The finely cut lip of the speaker curved with a smile of haughty contempt, and his manner was disturbed and irritable, beyond anything the young girl had ever witnessed in him before. She turned pale at his violent burst of feeling, and it was more than a minute before she addressed him again.

"This seems violence unreasonable—why should my wish to visit a harmless, solitary fellow-being create so much opposition," she said, at last.

"Forgive me, if I have spoken harshly, dear Sarah," he answered, striving to subdue his irritation, but spite of his effort it blazed out again, the next instant. "It is useless to strive against the feeling; I hate the whole race! If there is a thing I abhor on earth, it is a savage—a fierce, blood-thirsty wild beast in human form!"

There was something in the stern expression of his face, which pained and startled the young girl who gazed on it; a brilliancy of the eye, and an expansion of the thin nostrils, which bespoke terrible passions when once excited to the full.

"This is a strange prejudice," she murmured, unconsciously, while her eyes sank from their gaze on his face.

"It is no prejudice, but a part of my nature," he retorted, sternly, pacing up and down the room. "An antipathy rooted in the cradle, which grew stronger and deeper with my manhood. I loved my grandfather, and from him I imbibed this early hate. His soul loathed the very name of Indian. When he met one of the prowling creatures in the highway, I have seen his lips writhe, his chest heave, and his face grow white, as if a wild beast had started up in his path. There was one in our family, an affectionate, timid creature, as the sun ever shone upon. I can remember loving her very dearly when I was a mere child, but my grandfather recoiled at the very sound of her name, and seemed to regard her presence as a curse, which for some reason he was compelled to endure. I could never imagine why he kept her. She was very kind to me, and I tried to find her out after my return from Europe, but you remember that my grandparents died suddenly during my absence, and no one could give me any information about her. Save that one being, there is not a savage, male or female, whom I should not rejoice to see exterminated from the face of the earth. Do not, I pray you, look so terribly shocked, my sweet girl; I acknowledge the feeling to be a prejudice too violent for adequate foundation, but it was grounded in my nature by one whom I respected and loved as my own life, and it will cling to my heart as long as there is a pulse left in it."

"I have no predeliction for savages as a race," said Sarah, after a few moments' silence, gratified to find some shadow of reason for her lover's violence; "but you make one exception, may I not also be allowed a favorite? especially as she is a white in education, feeling everything but color? You would not have me neglect one of the kindest, best friends I ever had on earth, because the tint of her skin is a shade darker than my own?"
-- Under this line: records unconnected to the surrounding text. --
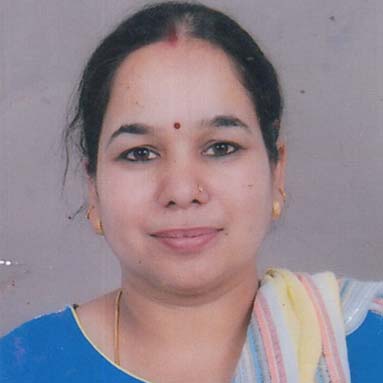 Archna Sharma Parent of Vinayak Sharma and Rajshree Sharma. - Ryan International School, Jaipur Archna Sharma Parent of Vinayak Sharma and Rajshree Sharma. - Ryan International School, Jaipur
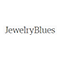 Jewelry Blues Etsy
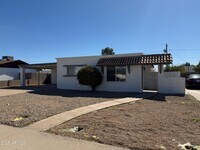 Building Photo - 153 E Hoover Ave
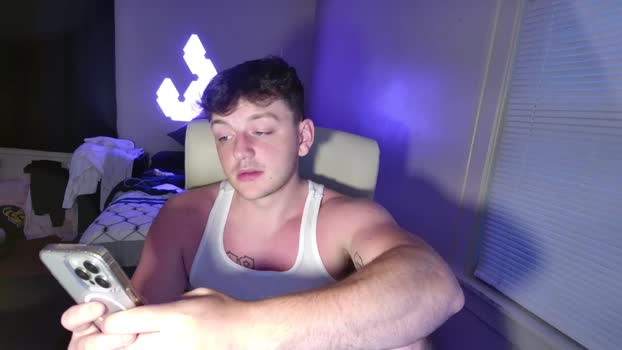 sexylax69 03-06-2024 video gay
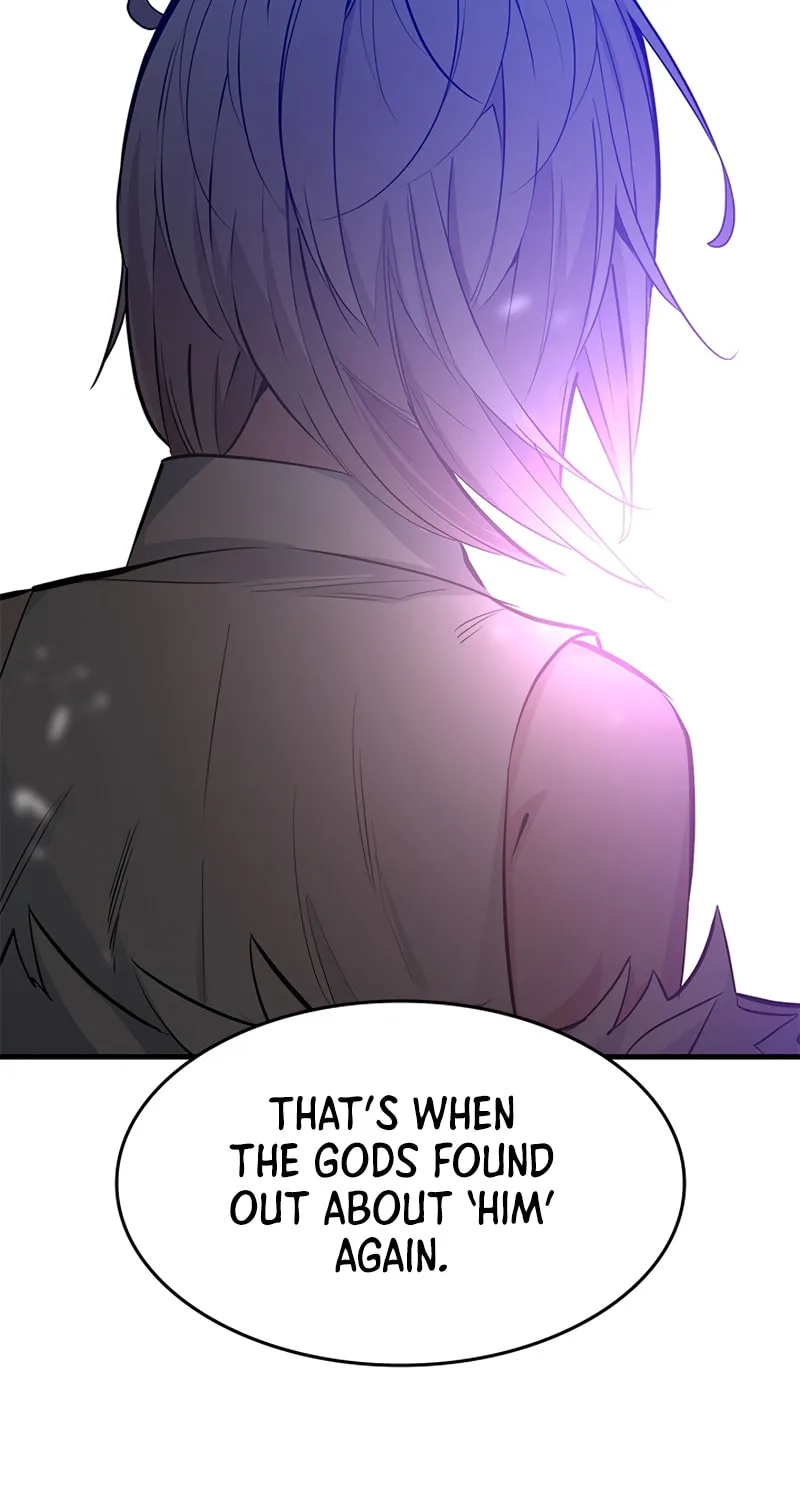 The Tutorial Is Too Tough! Chapter 114 page 86 - 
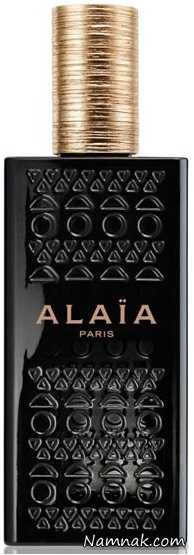 بهترین عطرهای پاییزی 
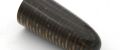 Parker_Vacumatic_Long-Junior-47-golden-pearl#37.jpg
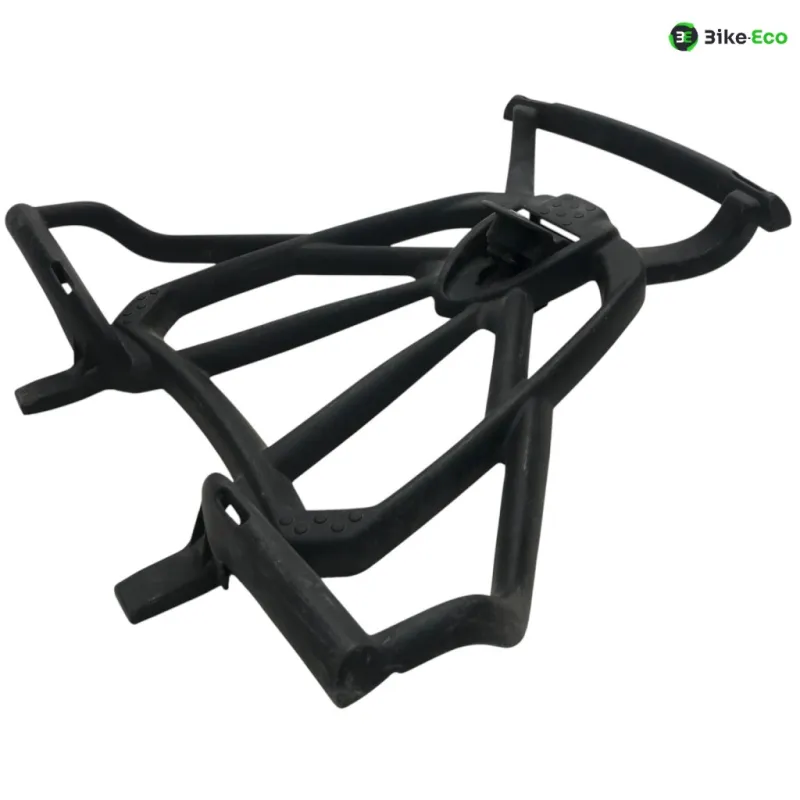 Porte paquets arriere BMW C1 125 1999-2003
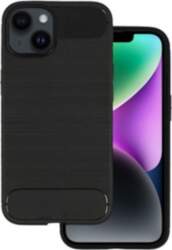 ILike Apple IPHONE 14 BACK CASE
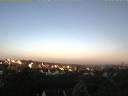 Vorschaubild von 01.10.2025 07:42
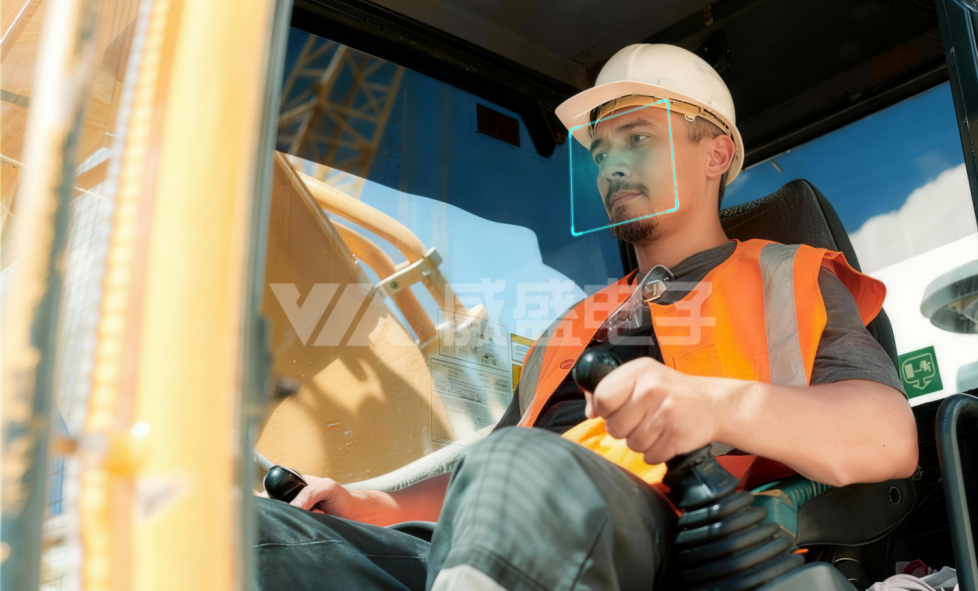 1768458625352392.png 图片 6.png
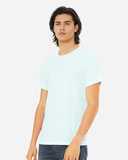 Triblend Tee
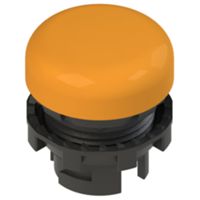 Pizzato E2 1ILA810 – voyant orange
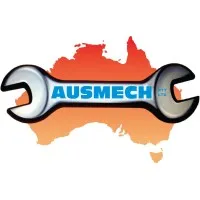 Ausmech Pty Ltd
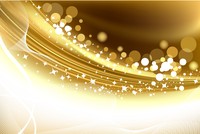 Giá vàng ngày 7/7: Vàng SJC giảm mạnh hơn 2 triệu đồng/lượng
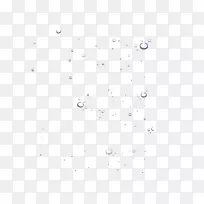 ��Ϸ�ذ�ͼ��-͸��ˮ��-������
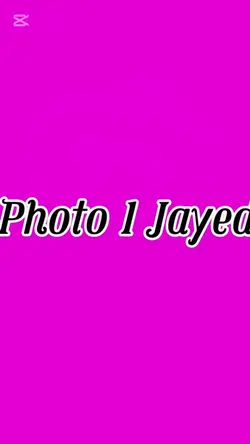 New Try this templat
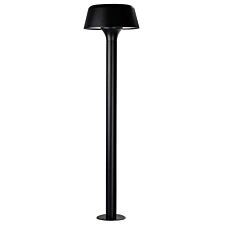 dyberg-larsen-valencia-bedlampe-i-sort-min.jpg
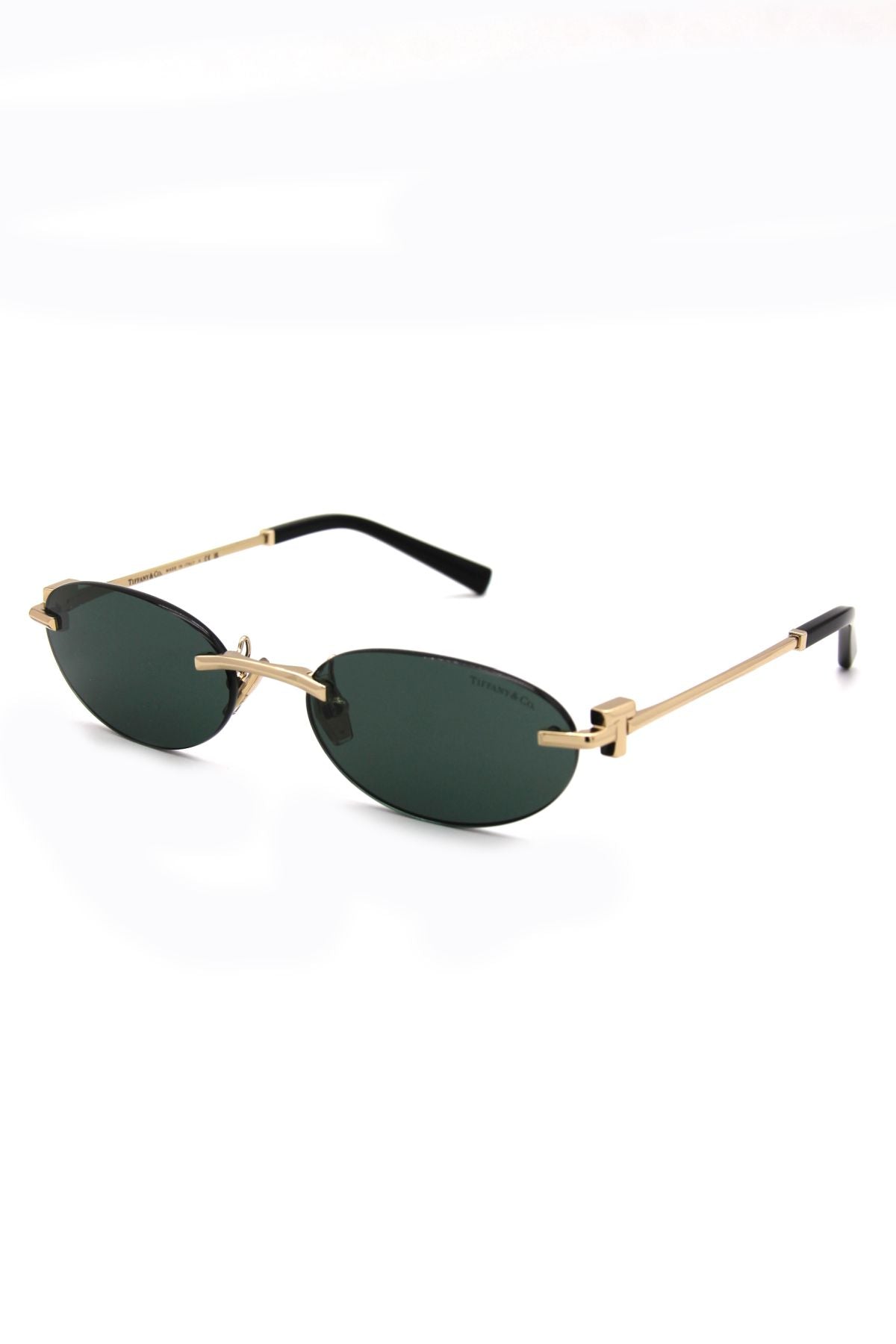 TIFFANY TF 3119-D 6238/82 UNISEX GÜNEŞ GÖZLÜĞÜ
Her voice was sweet and persuasive, a smile trembled on her lips, and she laid a hand gently on his arm as she spoke. He must have been a savage indeed, had he resisted her winning ways.

"I would have you forgive my violence and follow your own sweet impulses," he said, putting back the curls from her uplifted forehead, and drawing her to his bosom; "say you have forgiven me, dear, and then go where you will."

These words could hardly be called a lovers' quarrel, and yet they parted with all the sweet feelings of reconciliation, warm at the heart of each.